Glezos has a very clear set of ideas about the economy and the country’s future, and he is very adept at explaining them. He believes that Greece should refuse to pay any of its “odious” debt. He has a complete five-point plan to reform the Greek economy. He knows exactly what needs to be done for the rebirth of heavy industry in the country and has ideas for the restructuring of its energy infrastructure. And he believes that Greece must claim the reparations Germany owes it since the war.

“They need to give us what we are owed”, he says. “According to my calculations, the amount comes to about 162 billion euros. With a 3% interest, the amount goes up to over a trillion. Greece is the only country that hasn’t been paid the reperations it is owed. And Germany is the only country that hasn’t paid us. Bulgaria paid. Italy paid. We should talk about this seriously. Our governments have been stalling for decades. I have been fighting for this cause since 1946”.

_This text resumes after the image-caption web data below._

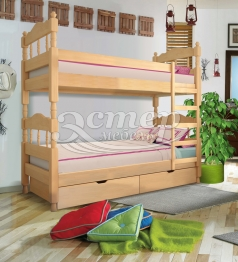 Кровать двухъярусная точеная Джуно из массива бука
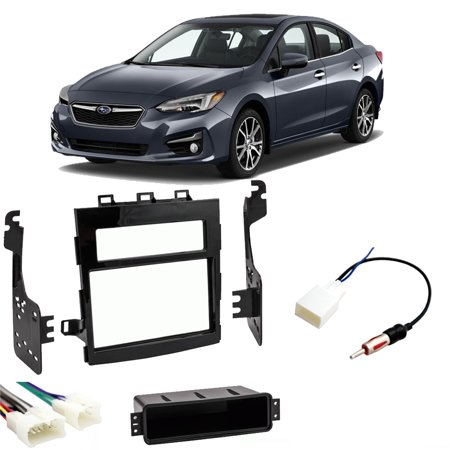 Subaru Impreza 2017-2019 Double DIN Stereo Harness Radio Install Dash Kit New (Subaru Stereo Kit)
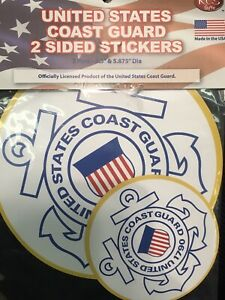 2 Pack NIP NEW United States COAST GUARD 2 Sided Stickers Cape May NEW LONDON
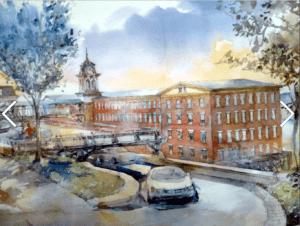 Artist's rendering of historic Regal Bag Building 302 North Water Street Newburgh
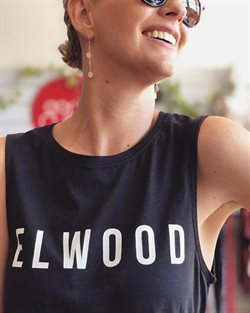 Elwood catalogue ( More than one month )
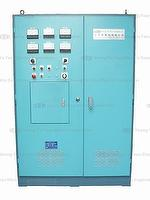 M.F induction heating machines
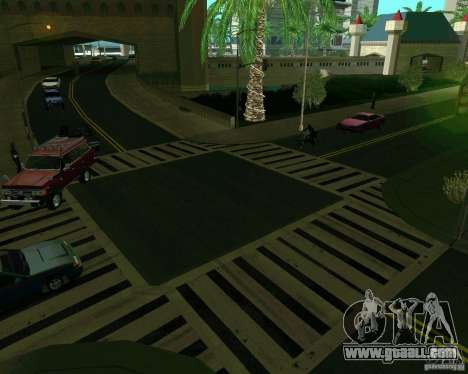 GTA 4 Road Las Venturas for GTA San Andreas sixth screenshot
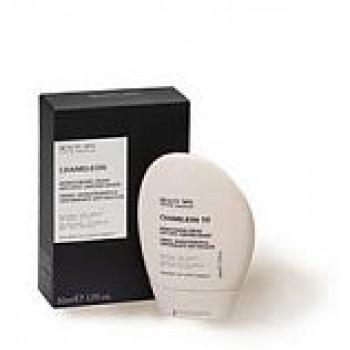 Полирующий тональный крем «Миметик»  с эффектом адаптации ко всем типам кожи / MYMETIC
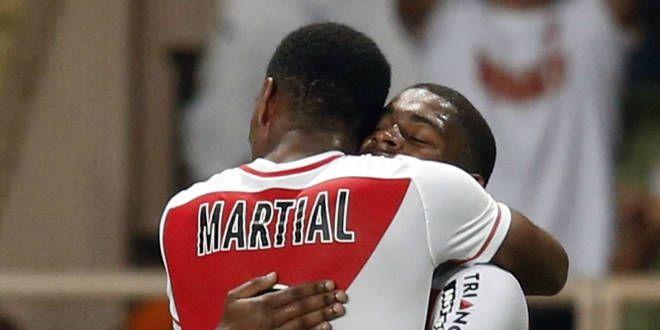 Anthony Martial, l'attaquant de l'AS Monaco.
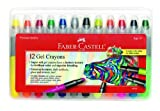 <p>Everyone has to start somewhere. The Faber-Castell Gel Crayons are incredibly beneficial for teaching individuals the basics of drawing, coloring, and blending. This kit includes 12 super soft gel crayons. Their buttery texture, brilliant colors, and superior blending help you create works of art with ease. They're great on textures, dark surfaces, glass, mirrors, and more! Whether you're buying this kit for a young child interested in the arts or looking to take them up yourself, the gel crayons in this kit have ideal ease of use. The chunky size is perfect for small hands, and their superior blending capability helps older individuals learn the basics of color manipulation.<br /></p> <p>Faber-Castell, established in 1761 by the cabinet maker Kaspar Faber, is one of the oldest industrial companies in the world.  They're the world's leading manufacturer of wood-cased pencils with a varied range of products for writing, drawing, and creative design, as well as decorative cosmetics. Faber-Castell is renowned for its high quality, innovative products, commitment to tradition, and environmental awareness.</p>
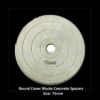 round-cover blocks-concrete-spacers-75-mm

Another constant in his career has been his belief in absolute democracy, the right of the people to govern themselves. As a mayor in his home village of Apiranthos, in Naxos, he developed a short-lived system of self-government in 1986. He envisions something similar for all nations.

“All power should belong to the people”, he says. “This is a change that cannot be stalled or stopped. We should all participate in the decision making process. Political power should be distributed among the members of a society”.

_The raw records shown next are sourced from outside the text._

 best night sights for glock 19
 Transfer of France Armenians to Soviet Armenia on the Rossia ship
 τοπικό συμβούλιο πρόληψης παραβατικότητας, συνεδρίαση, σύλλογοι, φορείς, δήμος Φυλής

His lucidity and his eloquence are enchanting, his enthusiasm and his zest are infectious. One can dismiss some of his ideas as ramblings of an old man (some do), but no one can deny the power of what he represents, or the way he has used (and honored) his own symbolism for seventy long years. This, in itself, is an achievement on par with the removal of the Nazi flag from the Acropolis.

I ask what is it that drives him, what fuels his passion after all these decades of struggle.

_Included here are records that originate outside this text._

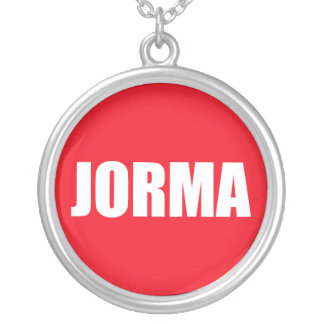 Jorma Silver Plated Necklace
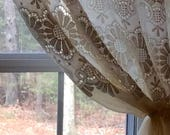 "Charming Ivory sunflower print lace curtain panel (Single Tieback  panel) 58"" x 50"""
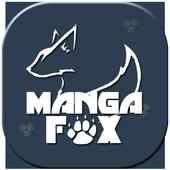 Free Mangafox icon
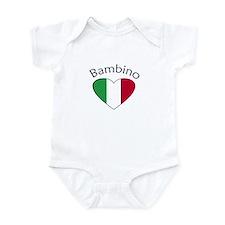 Bambino Heart Infant Bodysuit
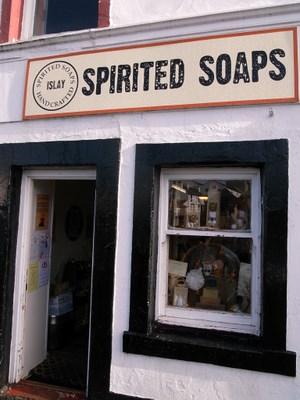 ウイスキー・ソープの店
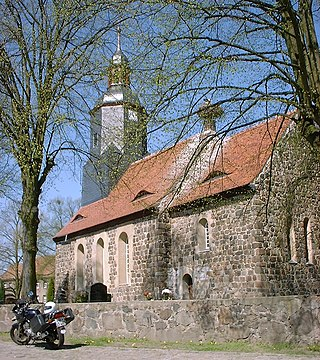 Seehausen Church.jpg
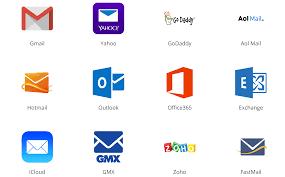 Cara Membuat Email Di HP  Paling Cepat Dan Mudah Untuk Pemula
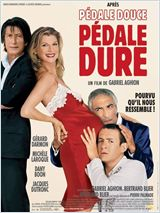Pédale dure FRENCH DVDRIP 2004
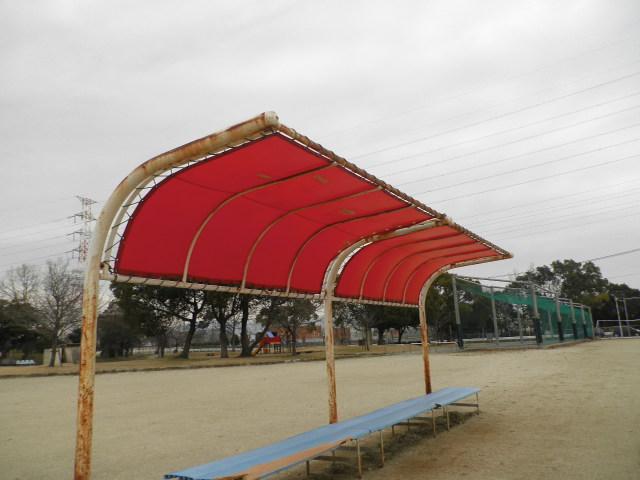 野球場テント 001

“118 friends”, he says. “I lost one hundred and eighteen of my comrades. They were executed during the civil war. Back then, before each battle we said what we hoped to achieve, our dreams and our goals to each other, because we knew that not all of us would make it. We wanted to have the survivors carry out some of those dreams. I survived all those people.”

He raises himself from his desk and walks over to a painting on the wall. It is a gift from a German painter. It is a painting of his brother.

“My brother was three years younger than me”, he says, as his voice becomes coarse. “He was executed when he was nineteen years old. How can I forget him? He comes to me every once in a while. He asks me, how things are. If we’ve found solutions, done things. Are you doing anything Manolis, he asks, or are you filling up ashtrays with cigarette butts, just talking?”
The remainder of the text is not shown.